Please see advice above. IMHO I've not seen conflicts between the relicensing and being open to some extent.
This page says Open Source: https://github.com/opencompany/awesome-open-company?tab=readme-ov-file#what-is-an-open-company
Open Source is defined here: https://opensource.org/osd
Sentry's software is not Open Source. It is source available. There is an initiative to brand as fair source: https://github.com/fairsource/fair.io
Sentry's software is not Open Source.
May I ask which item in the definition is not met?
Anyone should be able to run Sentry for themselves or their business
According to the post, this one of their goals is satisfied after relicensing.
Anyone should be able to run Sentry for themselves or their business
According to the post, this one of their goals is satisfied after relicensing.
It depends what your business does as there are restrictions. The Open Source Definition is very clear and Sentry itself rightly and clearly indicates that it's not Open Source.

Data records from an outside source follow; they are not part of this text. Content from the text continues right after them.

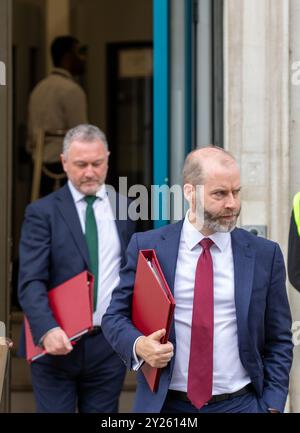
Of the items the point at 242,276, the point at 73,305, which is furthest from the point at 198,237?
the point at 73,305

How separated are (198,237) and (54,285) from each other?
1555mm

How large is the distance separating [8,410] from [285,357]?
8.00 feet

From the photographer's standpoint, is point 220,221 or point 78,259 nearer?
point 220,221

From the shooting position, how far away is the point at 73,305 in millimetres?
5227

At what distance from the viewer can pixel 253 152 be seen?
219 inches

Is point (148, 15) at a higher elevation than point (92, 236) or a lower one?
higher

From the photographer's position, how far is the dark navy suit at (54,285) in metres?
5.32

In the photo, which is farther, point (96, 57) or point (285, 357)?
point (96, 57)

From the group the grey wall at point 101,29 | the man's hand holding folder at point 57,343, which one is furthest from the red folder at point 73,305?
the grey wall at point 101,29

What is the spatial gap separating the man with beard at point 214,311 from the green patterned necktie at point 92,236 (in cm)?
134

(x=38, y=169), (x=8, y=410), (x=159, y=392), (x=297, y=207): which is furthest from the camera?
(x=38, y=169)

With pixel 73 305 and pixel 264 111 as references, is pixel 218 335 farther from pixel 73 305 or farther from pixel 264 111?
pixel 264 111
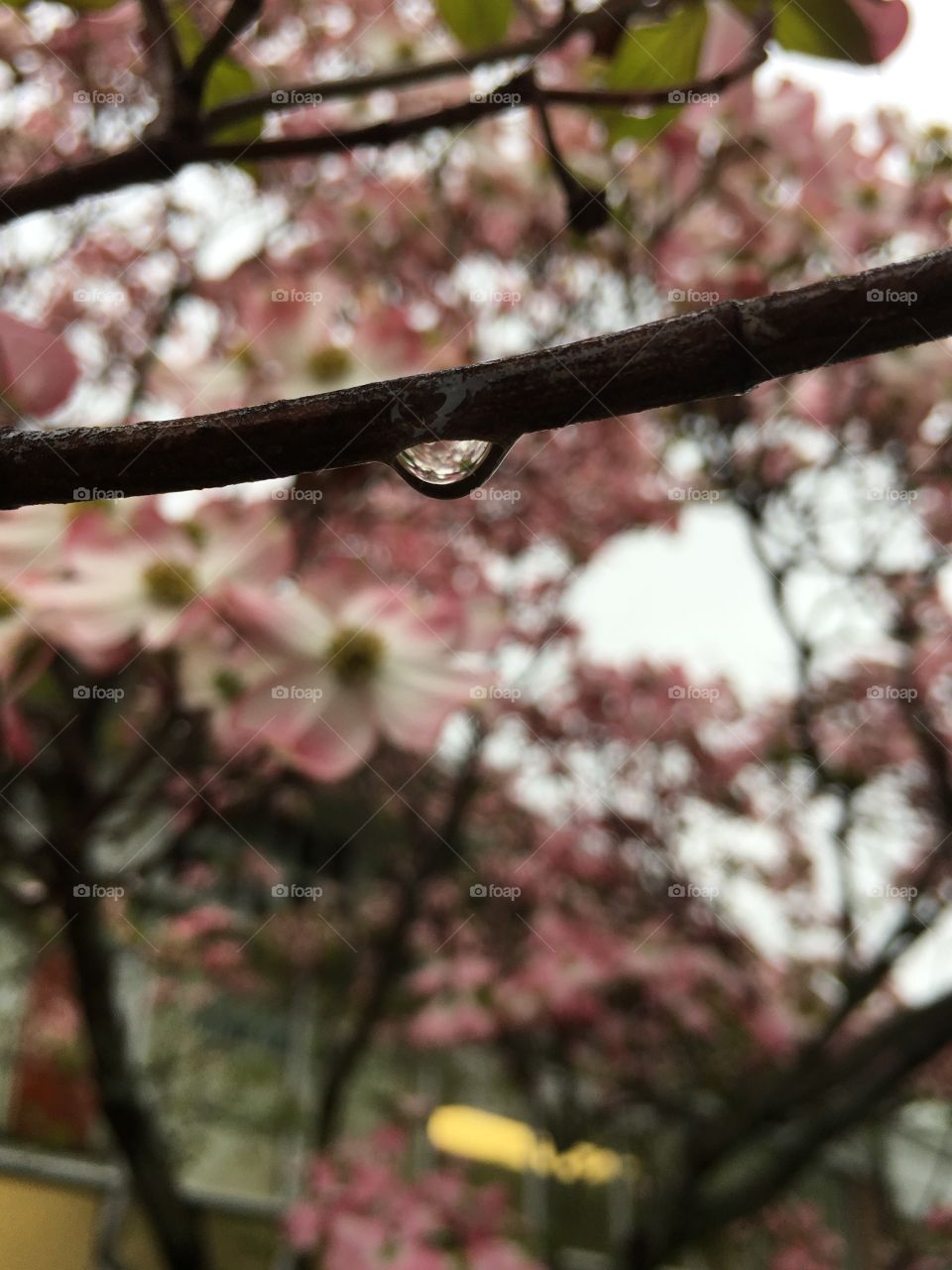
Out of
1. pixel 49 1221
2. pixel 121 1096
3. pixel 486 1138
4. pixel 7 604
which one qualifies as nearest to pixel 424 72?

https://glitchtip.com/ is an alternative to Sentry that uses the same APIs and is Open Source (https://gitlab.com/glitchtip/glitchtip-backend: license MIT). I highly recommend them.
https://github.com/opencompany/awesome-open-company is not specifically about Open Source. For example, you have Atlassian with an "Openness Pledge", while their software is proprietary (and increasingly SaaS only)
"being open to some extent" is a pretty ambiguous if used as a definition, so it's expected to have some debates :-)
Promoting interesting companies that are "open to some extent" has value. Just please don't misrepresent the very clear "Open Source" brand for software. You can use "source available" or other terms.
Thanks for sharing the alternatives. I've no problem to see the relicensing article listed above the current "Driven by OS" link in the table, so that viewers can judge by themselves how open Sentry is.